Now with the other task. Voronoi widgets can plot several signals or keys at the same time. Let’s try that:
- Just before the grouping, use a MaxMind2 geolocation operation of your liking (i.e., the country, the city...).
- Now, group again and include this new field.
- Add both “Threat” and your new field as signals in the voronoi widget. Did it change?
- Now, open the settings of the widget and drag the “Threat” field to the right so that it rests in the second position. Notice how this changes how fields are plotted in the chart.
As always, make sure you close the search when you are finished.
Hi again Alex,
Sorry to bother you once more,
When I try to add the first lookup, the data table is not capable of retrieving any events. I tried repeating the process from the beginning but even after a long time (15 minutes or so) it always ends up like this:
I checked previously that the lookup was available:
I think the field creation process was correct too:
I don’t know what’s bothering Devo :)
Thanks in advance
The firewall.all.traffic is a union table, and those take longer to load. I tried now and even though it took some time, it worked. Can you try again and send me a private message with the result? Thanks and sorry for the inconvenience.

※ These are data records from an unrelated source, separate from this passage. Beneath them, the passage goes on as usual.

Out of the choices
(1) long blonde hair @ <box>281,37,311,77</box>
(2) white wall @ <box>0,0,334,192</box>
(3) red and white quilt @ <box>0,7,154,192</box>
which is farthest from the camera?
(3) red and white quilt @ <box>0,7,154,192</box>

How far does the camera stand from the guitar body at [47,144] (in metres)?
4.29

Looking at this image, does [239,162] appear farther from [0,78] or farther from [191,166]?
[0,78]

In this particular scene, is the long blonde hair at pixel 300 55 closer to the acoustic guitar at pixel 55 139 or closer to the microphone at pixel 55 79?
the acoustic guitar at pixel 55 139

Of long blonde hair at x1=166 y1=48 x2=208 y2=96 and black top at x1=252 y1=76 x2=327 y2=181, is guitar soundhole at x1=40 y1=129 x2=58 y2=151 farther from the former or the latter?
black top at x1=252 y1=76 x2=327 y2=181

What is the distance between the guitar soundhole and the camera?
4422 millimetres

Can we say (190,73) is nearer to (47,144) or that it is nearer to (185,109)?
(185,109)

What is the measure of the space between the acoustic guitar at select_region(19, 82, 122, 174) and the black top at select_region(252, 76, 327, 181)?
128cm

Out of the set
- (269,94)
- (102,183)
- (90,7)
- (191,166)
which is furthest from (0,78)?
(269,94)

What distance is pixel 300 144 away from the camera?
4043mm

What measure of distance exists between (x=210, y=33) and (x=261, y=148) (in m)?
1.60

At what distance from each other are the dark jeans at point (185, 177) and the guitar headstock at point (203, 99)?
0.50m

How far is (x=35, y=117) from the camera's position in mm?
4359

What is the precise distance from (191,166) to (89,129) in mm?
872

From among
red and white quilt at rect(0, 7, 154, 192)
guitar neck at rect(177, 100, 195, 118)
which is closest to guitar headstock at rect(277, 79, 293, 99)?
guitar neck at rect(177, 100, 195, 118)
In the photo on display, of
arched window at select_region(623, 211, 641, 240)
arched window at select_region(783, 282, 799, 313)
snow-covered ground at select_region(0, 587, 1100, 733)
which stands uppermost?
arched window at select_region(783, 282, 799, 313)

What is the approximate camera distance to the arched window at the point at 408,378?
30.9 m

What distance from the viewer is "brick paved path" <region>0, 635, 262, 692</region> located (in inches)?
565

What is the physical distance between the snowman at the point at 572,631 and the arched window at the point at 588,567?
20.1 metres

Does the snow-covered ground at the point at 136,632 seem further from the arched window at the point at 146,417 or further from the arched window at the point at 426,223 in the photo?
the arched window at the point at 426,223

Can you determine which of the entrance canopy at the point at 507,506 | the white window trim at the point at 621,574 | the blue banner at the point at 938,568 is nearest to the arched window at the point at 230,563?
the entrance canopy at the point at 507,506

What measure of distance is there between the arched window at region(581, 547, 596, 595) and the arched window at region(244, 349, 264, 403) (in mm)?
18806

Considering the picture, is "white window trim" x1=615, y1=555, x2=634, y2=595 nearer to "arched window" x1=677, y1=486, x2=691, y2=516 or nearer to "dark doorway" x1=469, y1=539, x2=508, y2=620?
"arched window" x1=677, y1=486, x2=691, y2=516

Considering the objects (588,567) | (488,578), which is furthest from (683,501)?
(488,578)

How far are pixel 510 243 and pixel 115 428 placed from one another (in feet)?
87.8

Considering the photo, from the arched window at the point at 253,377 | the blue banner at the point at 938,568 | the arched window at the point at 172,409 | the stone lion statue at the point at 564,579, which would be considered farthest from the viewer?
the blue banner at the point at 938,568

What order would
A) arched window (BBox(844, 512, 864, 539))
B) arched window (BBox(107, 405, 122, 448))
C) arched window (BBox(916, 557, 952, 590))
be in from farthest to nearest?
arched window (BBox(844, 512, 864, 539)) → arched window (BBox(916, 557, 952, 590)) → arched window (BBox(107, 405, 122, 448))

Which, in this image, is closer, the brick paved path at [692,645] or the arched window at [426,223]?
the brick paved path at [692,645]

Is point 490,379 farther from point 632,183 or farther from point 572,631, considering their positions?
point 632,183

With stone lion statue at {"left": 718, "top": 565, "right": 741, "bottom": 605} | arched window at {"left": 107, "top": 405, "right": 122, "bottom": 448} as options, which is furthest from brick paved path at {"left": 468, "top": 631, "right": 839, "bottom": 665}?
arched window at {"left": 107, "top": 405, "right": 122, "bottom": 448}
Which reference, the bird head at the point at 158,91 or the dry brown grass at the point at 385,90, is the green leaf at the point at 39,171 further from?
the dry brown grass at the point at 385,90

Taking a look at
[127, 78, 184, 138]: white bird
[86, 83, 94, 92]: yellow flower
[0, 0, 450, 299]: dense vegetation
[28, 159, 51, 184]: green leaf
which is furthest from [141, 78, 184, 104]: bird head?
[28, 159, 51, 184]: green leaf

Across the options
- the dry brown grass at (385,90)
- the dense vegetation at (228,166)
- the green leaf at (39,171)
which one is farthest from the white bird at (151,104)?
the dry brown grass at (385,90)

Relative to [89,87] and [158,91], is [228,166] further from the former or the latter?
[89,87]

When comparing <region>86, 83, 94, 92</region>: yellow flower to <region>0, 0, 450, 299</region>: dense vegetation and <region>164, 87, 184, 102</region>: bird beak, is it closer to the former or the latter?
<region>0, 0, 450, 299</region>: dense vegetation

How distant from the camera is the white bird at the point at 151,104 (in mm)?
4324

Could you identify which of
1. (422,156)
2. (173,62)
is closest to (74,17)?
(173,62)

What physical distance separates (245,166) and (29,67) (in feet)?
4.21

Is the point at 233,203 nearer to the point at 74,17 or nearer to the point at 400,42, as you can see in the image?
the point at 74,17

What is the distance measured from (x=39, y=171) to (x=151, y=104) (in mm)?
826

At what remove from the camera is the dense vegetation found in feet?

This time was the original table firewall.all.traffic the one that took forever to show any event. Af afterwards, when correlating with “threat_category” lookup. It has happened to me several times before, but events always appeared when I was just about to ask you :D
I think data gets “stuck” at some point, and then they all come at once, I don’t know if this makes sense.
Finally, events came in at 17:48 :s
I understand some delay can be expected, but I don’t think this is working ok.

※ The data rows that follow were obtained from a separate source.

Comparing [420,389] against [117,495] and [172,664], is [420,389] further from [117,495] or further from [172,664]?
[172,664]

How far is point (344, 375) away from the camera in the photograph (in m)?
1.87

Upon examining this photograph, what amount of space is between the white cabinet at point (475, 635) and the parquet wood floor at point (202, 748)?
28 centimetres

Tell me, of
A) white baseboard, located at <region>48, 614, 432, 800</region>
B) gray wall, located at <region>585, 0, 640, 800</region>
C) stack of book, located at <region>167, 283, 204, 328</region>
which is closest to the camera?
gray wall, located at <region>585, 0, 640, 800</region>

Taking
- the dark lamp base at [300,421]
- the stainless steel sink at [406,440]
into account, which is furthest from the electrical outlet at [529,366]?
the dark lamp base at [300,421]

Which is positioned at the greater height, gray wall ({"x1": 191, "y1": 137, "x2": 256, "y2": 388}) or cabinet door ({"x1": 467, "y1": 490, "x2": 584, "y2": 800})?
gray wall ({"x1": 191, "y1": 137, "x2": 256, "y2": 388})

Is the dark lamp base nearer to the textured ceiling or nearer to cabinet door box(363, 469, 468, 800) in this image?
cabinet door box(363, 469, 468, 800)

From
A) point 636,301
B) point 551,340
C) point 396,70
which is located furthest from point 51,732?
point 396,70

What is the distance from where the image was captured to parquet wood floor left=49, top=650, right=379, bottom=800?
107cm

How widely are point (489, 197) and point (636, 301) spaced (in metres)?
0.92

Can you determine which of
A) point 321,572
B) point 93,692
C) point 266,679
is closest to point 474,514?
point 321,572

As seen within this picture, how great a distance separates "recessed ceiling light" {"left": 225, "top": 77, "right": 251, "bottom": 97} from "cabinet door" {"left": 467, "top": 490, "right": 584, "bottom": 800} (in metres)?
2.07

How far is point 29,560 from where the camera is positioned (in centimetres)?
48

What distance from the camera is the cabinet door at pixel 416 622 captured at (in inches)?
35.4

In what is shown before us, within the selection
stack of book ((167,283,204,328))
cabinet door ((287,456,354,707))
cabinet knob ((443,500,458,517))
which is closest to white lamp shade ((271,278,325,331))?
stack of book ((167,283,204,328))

Anyway, continuing with the exercise, I see that if we filter null values in “Threat” field, we’ll have nothing:
Maybe the correlation with the lookup didn’t go well...or maybe I misunderstood something.
Thanks in advance.
Hello Minion! What you are experiencing is definitely not the normal behavior and I am unable to replicate. Something is interfering here for sure, but for some reason it’s not happening to me. I entered the full query, with the two lookup calls, and it took about 10 seconds to return 3 not-null results for the last hour. Can you try again and mail email@example.com with the result so that we don’t get this area full of troubleshooting messages? Thank you and sorry for the inconvenience.
I’ll continue with the training exercises and if it keeps happening I’ll contact the email address you gave me.